The ultrafast structural response of solid parahydrogen: A complementary experimental/simulation investigation

Abstract

We present a complete characterization, based on femtosecond pump-probe spectroscopy and molecular dynamics simulations, of the ultrafast dynamics of electronic bubble formation in solid parahydrogen upon impulsive excitation of impurity-doped sites, which correlate with the lowest Rydberg state of the NO impurity. The high temporal resolution of the experiment allows us to identify three time scales in the structural dynamics. A first ultrafast expansion (<150 fs), associated with the release of approximately 80% of the excess energy available to the system after excitation, is accompanied by a transient narrowing of the spatial distribution of the first shell of H2 molecules around the impurity.
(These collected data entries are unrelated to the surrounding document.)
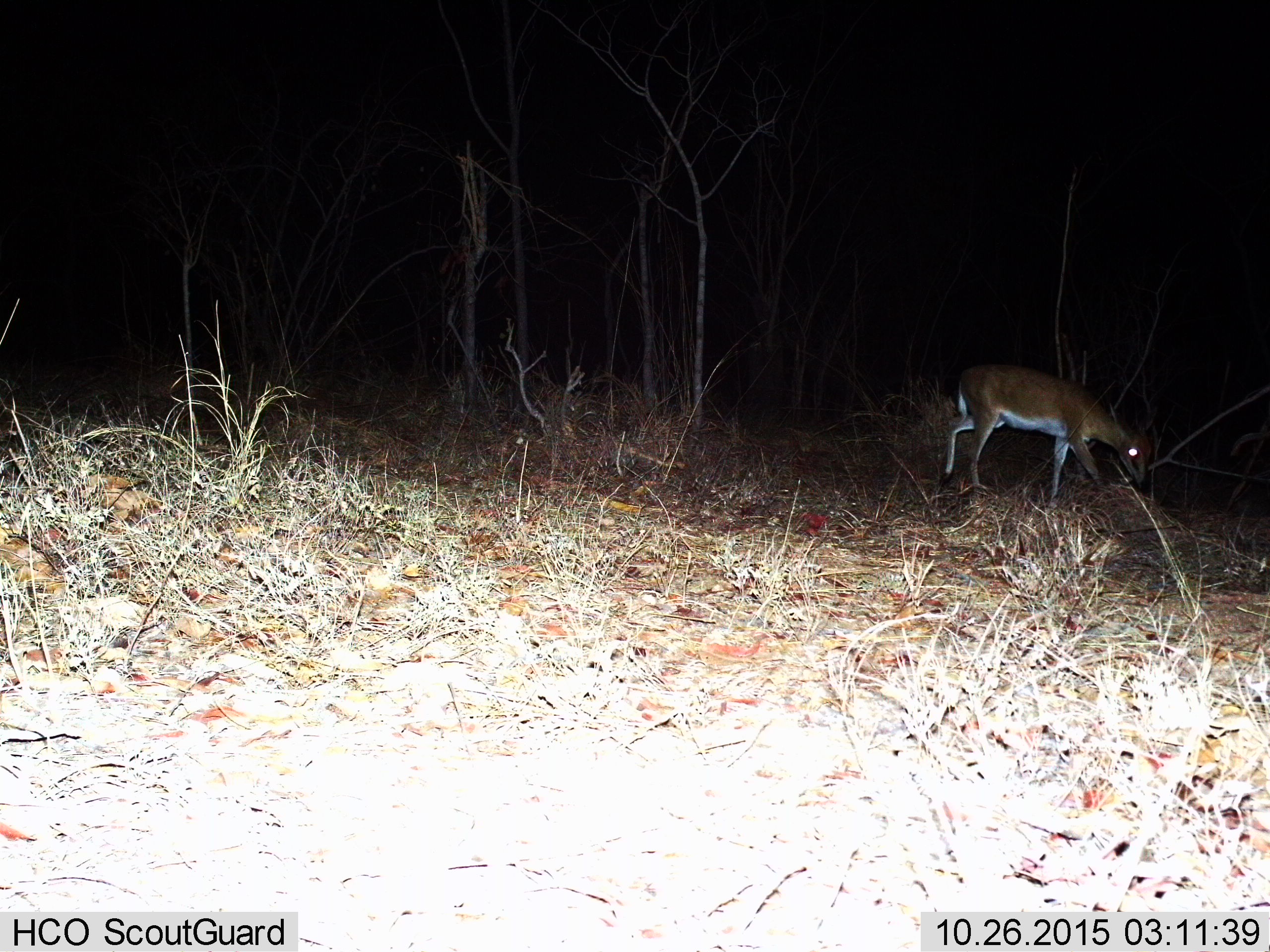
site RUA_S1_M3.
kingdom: Animalia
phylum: Chordata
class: Mammalia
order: Artiodactyla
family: Bovidae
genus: Madoqua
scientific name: Madoqua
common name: dik-dik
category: dikdik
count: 1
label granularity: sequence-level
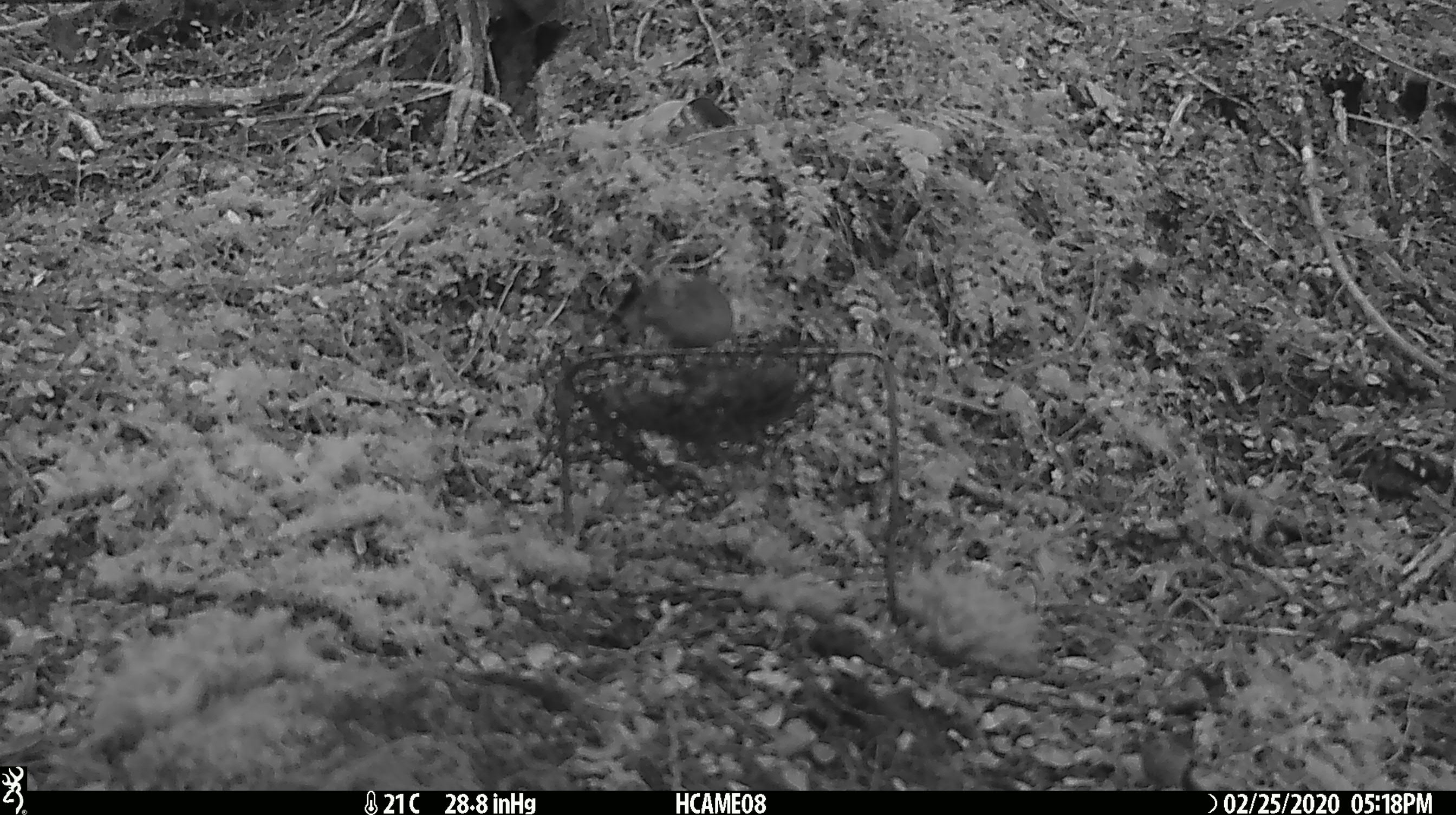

In a subsequent stage (up to approximately 800 fs), the cavity expansion slows down, and energy starts to flow irreversibly into the crystal. Finally, the lattice undergoes a slow structural reorganization at the impurity site (5-10 ps). A weak low-frequency recurrence, probably associated with an elastic response of the crystal, is observed at approximately 10 ps. The absence of polarization dependence indicates that the dynamics is largely dominated by translational (radial) motions of the molecules surrounding NO and not by the rotational motion of the impurity. Molecular dynamics simulations with temperature corrections, to mimic zero-point fluctuations, fully support the experimental results and show that the bubble model is suited to describe the dynamics of the system. It appears that the response of the medium around the impurity at short times is typical of a liquid solvent rather than that of a solid.